_PROBLEM TO SOLVE_: Can you copy the listing below line for line, leaving out the pictures?

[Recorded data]
___

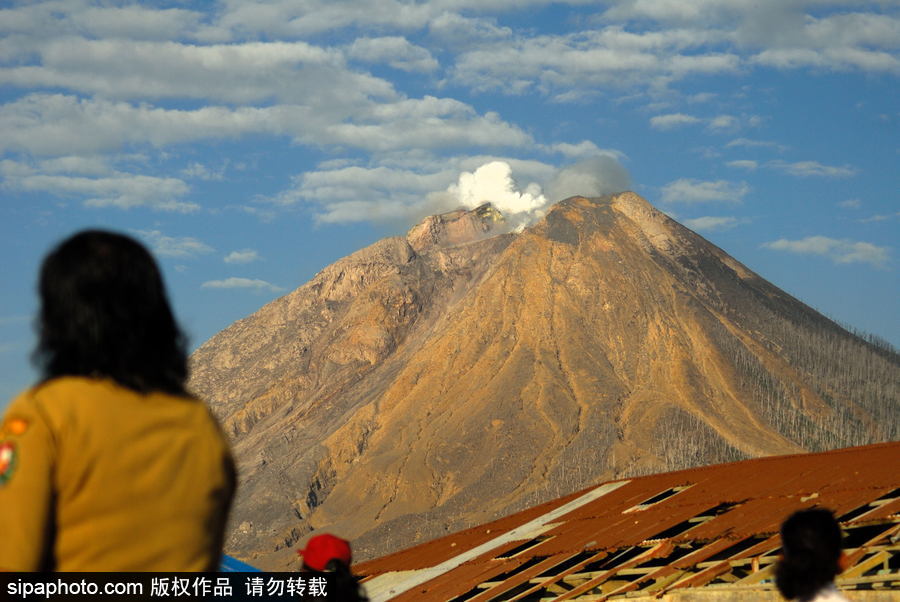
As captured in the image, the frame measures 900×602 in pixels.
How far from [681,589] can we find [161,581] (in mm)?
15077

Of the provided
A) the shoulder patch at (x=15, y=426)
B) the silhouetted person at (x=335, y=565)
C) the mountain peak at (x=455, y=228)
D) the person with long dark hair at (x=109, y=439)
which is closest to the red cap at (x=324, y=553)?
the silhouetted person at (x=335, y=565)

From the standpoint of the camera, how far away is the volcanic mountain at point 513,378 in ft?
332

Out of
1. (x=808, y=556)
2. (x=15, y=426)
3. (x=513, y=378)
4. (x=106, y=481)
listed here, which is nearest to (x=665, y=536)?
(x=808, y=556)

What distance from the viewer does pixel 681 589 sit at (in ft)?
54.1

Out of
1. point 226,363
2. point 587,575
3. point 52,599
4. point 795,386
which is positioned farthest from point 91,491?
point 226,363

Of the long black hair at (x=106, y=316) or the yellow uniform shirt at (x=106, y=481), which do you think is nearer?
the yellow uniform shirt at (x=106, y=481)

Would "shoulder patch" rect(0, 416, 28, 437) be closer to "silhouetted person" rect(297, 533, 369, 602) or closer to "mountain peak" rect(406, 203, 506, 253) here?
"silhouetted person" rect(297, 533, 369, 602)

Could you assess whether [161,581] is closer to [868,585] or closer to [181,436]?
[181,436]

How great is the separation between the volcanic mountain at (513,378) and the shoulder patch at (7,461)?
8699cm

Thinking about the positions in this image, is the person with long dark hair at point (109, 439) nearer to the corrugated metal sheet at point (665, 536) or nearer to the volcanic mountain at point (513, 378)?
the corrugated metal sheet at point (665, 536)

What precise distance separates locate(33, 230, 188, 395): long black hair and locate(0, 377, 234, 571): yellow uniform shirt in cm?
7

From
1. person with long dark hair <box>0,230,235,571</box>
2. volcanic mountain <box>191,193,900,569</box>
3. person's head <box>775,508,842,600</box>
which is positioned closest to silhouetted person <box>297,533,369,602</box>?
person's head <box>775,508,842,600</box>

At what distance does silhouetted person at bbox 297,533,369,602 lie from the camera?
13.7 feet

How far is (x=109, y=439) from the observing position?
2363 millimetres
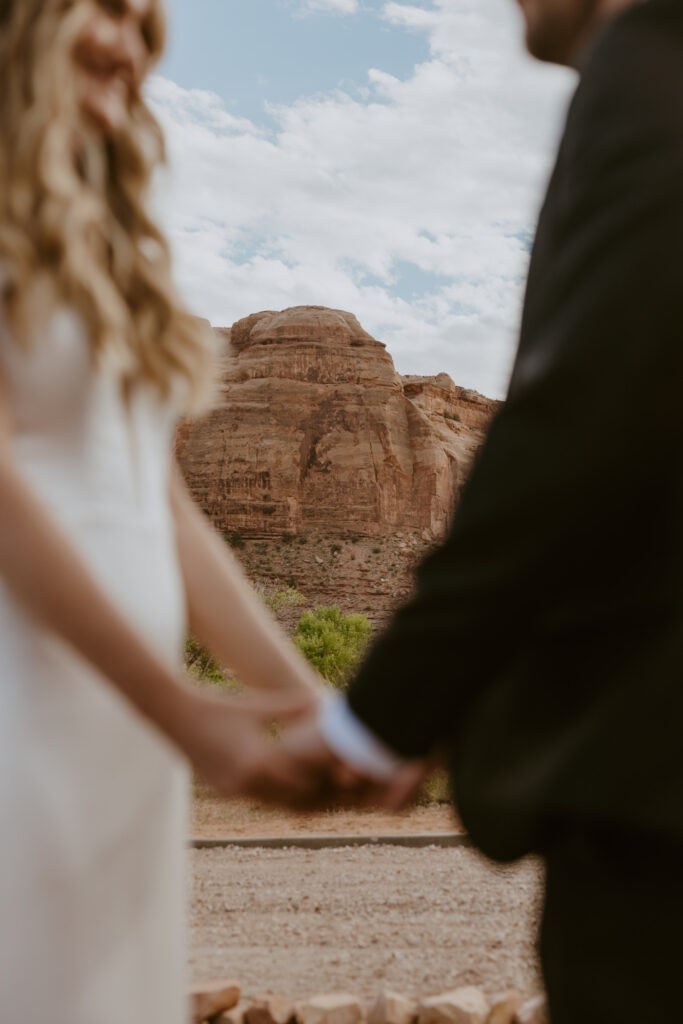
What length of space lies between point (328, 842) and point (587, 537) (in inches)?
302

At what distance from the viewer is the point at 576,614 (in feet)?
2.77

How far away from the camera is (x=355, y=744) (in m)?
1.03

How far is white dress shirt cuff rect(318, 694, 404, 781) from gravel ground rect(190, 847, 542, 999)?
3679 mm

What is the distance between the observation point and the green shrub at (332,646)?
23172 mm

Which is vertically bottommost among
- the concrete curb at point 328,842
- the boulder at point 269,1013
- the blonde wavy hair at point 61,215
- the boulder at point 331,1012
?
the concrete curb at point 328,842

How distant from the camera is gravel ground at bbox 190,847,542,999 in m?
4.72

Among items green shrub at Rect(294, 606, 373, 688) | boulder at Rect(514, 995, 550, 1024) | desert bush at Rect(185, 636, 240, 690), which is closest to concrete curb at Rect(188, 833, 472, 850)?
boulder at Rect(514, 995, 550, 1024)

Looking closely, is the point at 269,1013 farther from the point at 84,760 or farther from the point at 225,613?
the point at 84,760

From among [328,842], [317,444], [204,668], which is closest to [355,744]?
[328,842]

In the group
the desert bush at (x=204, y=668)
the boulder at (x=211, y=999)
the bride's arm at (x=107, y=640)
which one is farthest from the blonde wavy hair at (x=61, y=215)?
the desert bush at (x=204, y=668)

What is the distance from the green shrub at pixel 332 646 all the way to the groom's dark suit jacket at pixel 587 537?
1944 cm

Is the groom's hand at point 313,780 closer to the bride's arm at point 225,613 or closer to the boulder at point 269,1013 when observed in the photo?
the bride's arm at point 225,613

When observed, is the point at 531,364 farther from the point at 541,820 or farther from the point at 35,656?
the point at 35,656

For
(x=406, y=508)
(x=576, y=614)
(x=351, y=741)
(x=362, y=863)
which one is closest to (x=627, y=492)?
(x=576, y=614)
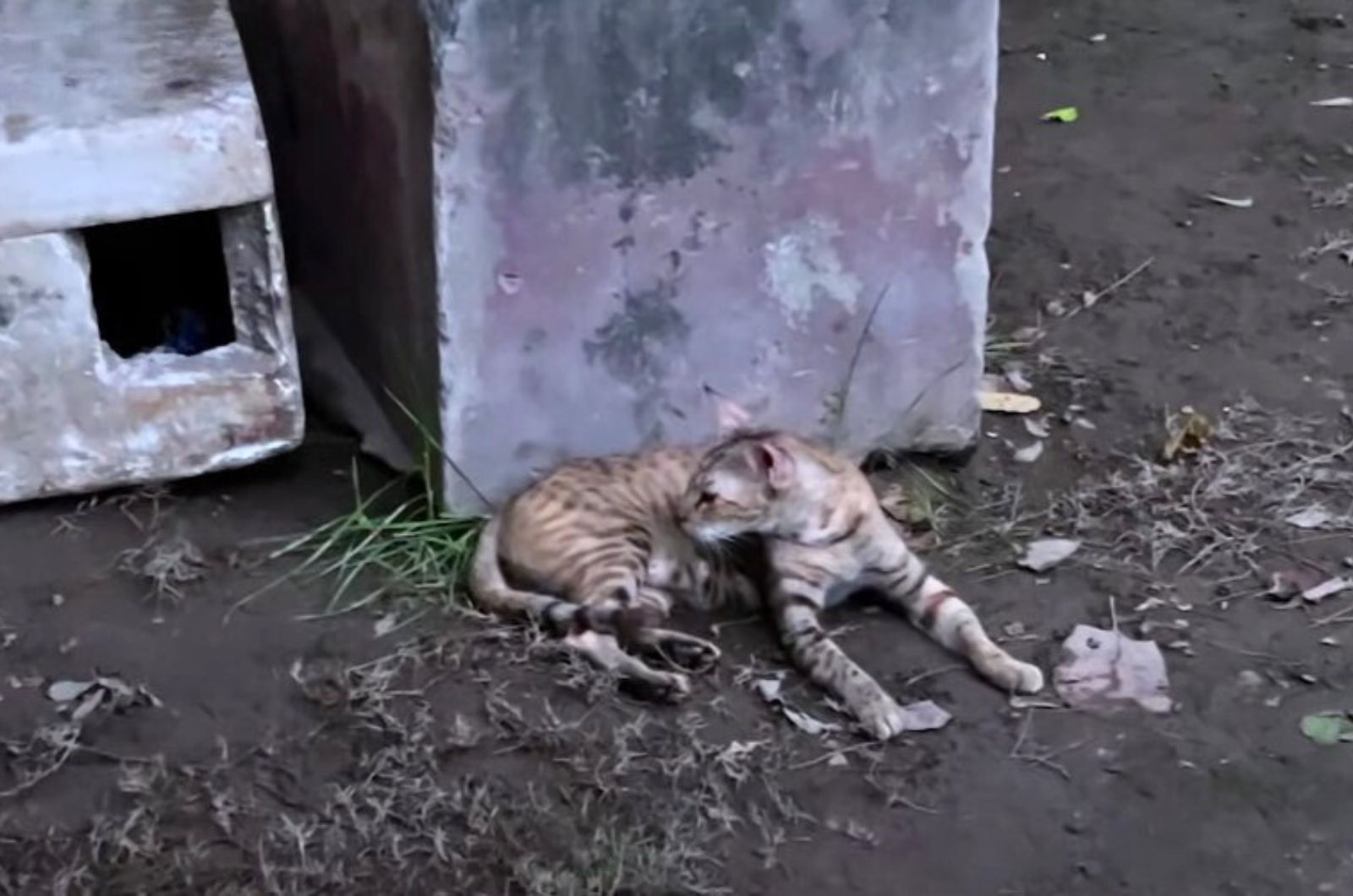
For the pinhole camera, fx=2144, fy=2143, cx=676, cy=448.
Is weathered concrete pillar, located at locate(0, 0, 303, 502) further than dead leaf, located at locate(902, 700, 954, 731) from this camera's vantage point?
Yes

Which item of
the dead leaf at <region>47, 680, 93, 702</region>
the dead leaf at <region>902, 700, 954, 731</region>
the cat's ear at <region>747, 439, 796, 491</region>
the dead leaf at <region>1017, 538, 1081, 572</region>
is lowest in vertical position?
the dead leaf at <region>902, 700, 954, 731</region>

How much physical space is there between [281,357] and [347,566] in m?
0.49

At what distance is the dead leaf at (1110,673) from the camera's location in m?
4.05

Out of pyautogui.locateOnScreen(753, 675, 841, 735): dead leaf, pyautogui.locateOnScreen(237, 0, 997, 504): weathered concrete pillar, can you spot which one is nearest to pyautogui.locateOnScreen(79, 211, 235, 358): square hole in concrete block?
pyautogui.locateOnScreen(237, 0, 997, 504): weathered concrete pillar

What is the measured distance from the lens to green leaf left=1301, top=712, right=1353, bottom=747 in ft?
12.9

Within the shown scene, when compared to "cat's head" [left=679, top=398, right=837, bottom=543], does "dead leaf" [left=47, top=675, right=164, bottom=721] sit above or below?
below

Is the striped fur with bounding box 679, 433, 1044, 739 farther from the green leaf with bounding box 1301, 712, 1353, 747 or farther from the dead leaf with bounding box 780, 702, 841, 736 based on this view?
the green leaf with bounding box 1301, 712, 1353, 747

___

_SOLUTION FOR THIS TASK_:
As captured in the image, the frame measures 900×602 in pixels.
How far from [681,589] can we find [161,581] (in mm)?
15077

Of the provided
A) the shoulder patch at (x=15, y=426)
B) the silhouetted person at (x=335, y=565)
C) the mountain peak at (x=455, y=228)
D) the person with long dark hair at (x=109, y=439)
which is closest to the red cap at (x=324, y=553)?
the silhouetted person at (x=335, y=565)

From the standpoint of the camera, how far away is the volcanic mountain at point 513,378 in ft?
332

Out of
1. (x=808, y=556)
2. (x=15, y=426)
3. (x=513, y=378)
4. (x=106, y=481)
listed here, which is nearest to (x=665, y=536)?
(x=808, y=556)

What distance from the viewer does pixel 681 589 sit at (in ft)?
54.1

Out of
1. point 226,363
2. point 587,575
3. point 52,599
4. point 795,386
which is positioned farthest from point 91,491?
point 226,363

Of the long black hair at (x=106, y=316) or the yellow uniform shirt at (x=106, y=481), which do you think is nearer?
the yellow uniform shirt at (x=106, y=481)

Would "shoulder patch" rect(0, 416, 28, 437) be closer to "silhouetted person" rect(297, 533, 369, 602) or closer to "mountain peak" rect(406, 203, 506, 253) here?
"silhouetted person" rect(297, 533, 369, 602)

Could you assess whether [161,581] is closer to [868,585] or closer to [181,436]?
[181,436]

How great is the separation between the volcanic mountain at (513,378) and the shoulder patch at (7,461)?
8699cm

Thinking about the positions in this image, is the person with long dark hair at point (109, 439) nearer to the corrugated metal sheet at point (665, 536) or nearer to the volcanic mountain at point (513, 378)?
the corrugated metal sheet at point (665, 536)

What precise distance separates locate(33, 230, 188, 395): long black hair and locate(0, 377, 234, 571): yellow uniform shirt in cm?
7

From
1. person with long dark hair <box>0,230,235,571</box>
2. volcanic mountain <box>191,193,900,569</box>
3. person's head <box>775,508,842,600</box>
which is positioned closest to silhouetted person <box>297,533,369,602</box>?
person's head <box>775,508,842,600</box>

At what distance does silhouetted person at bbox 297,533,369,602 lie from the camera?
13.7 feet

How far is (x=109, y=439) from the observing position?
2363 millimetres
What length of space lies between point (328, 842) and point (587, 537) (in inches)?
302

At what distance from the viewer is the point at 576,614 (in feet)?
2.77

How far away from the camera is (x=355, y=744) (in m)?
1.03

How far is white dress shirt cuff rect(318, 694, 404, 781) from gravel ground rect(190, 847, 542, 999)?
3679 mm

What is the distance between the observation point and the green shrub at (332,646)?
23172 mm

Which is vertically bottommost among
- the concrete curb at point 328,842
- the boulder at point 269,1013
- the blonde wavy hair at point 61,215
- the boulder at point 331,1012
?
the concrete curb at point 328,842

How distant from the camera is gravel ground at bbox 190,847,542,999 in m?
4.72

Among items green shrub at Rect(294, 606, 373, 688) | boulder at Rect(514, 995, 550, 1024) | desert bush at Rect(185, 636, 240, 690), which is closest to concrete curb at Rect(188, 833, 472, 850)?
boulder at Rect(514, 995, 550, 1024)

Looking closely, is the point at 269,1013 farther from the point at 84,760 or farther from the point at 225,613?
the point at 84,760

From among [328,842], [317,444], [204,668], which is closest to [355,744]?
[328,842]

In the group
the desert bush at (x=204, y=668)
the boulder at (x=211, y=999)
the bride's arm at (x=107, y=640)
which one is farthest from the blonde wavy hair at (x=61, y=215)?
the desert bush at (x=204, y=668)

What is the distance from the green shrub at pixel 332 646 all the way to the groom's dark suit jacket at pixel 587 537?
1944 cm

Is the groom's hand at point 313,780 closer to the bride's arm at point 225,613 or closer to the boulder at point 269,1013 when observed in the photo?
the bride's arm at point 225,613

When observed, is the point at 531,364 farther from the point at 541,820 or farther from the point at 35,656?
the point at 35,656

For
(x=406, y=508)
(x=576, y=614)
(x=351, y=741)
(x=362, y=863)
which one is closest to (x=627, y=492)?
(x=576, y=614)
For the pinhole camera, fx=2144, fy=2143, cx=676, cy=448.
Is weathered concrete pillar, located at locate(0, 0, 303, 502) further than dead leaf, located at locate(902, 700, 954, 731) from this camera's vantage point?
Yes

Which item of
the dead leaf at <region>47, 680, 93, 702</region>
the dead leaf at <region>902, 700, 954, 731</region>
the cat's ear at <region>747, 439, 796, 491</region>
the dead leaf at <region>1017, 538, 1081, 572</region>
is lowest in vertical position?
the dead leaf at <region>902, 700, 954, 731</region>

How much physical space is there between [281,357] and [347,566] in m?
0.49

At what distance is the dead leaf at (1110,673) from the camera's location in m?
4.05

Out of pyautogui.locateOnScreen(753, 675, 841, 735): dead leaf, pyautogui.locateOnScreen(237, 0, 997, 504): weathered concrete pillar, can you spot which one is nearest to pyautogui.locateOnScreen(79, 211, 235, 358): square hole in concrete block?
pyautogui.locateOnScreen(237, 0, 997, 504): weathered concrete pillar

What is the measured distance from the lens to green leaf left=1301, top=712, right=1353, bottom=747 in ft?
12.9

Within the shown scene, when compared to "cat's head" [left=679, top=398, right=837, bottom=543], does "dead leaf" [left=47, top=675, right=164, bottom=721] sit above or below?
below

Is the striped fur with bounding box 679, 433, 1044, 739 farther from the green leaf with bounding box 1301, 712, 1353, 747 or farther from the dead leaf with bounding box 780, 702, 841, 736 based on this view?
the green leaf with bounding box 1301, 712, 1353, 747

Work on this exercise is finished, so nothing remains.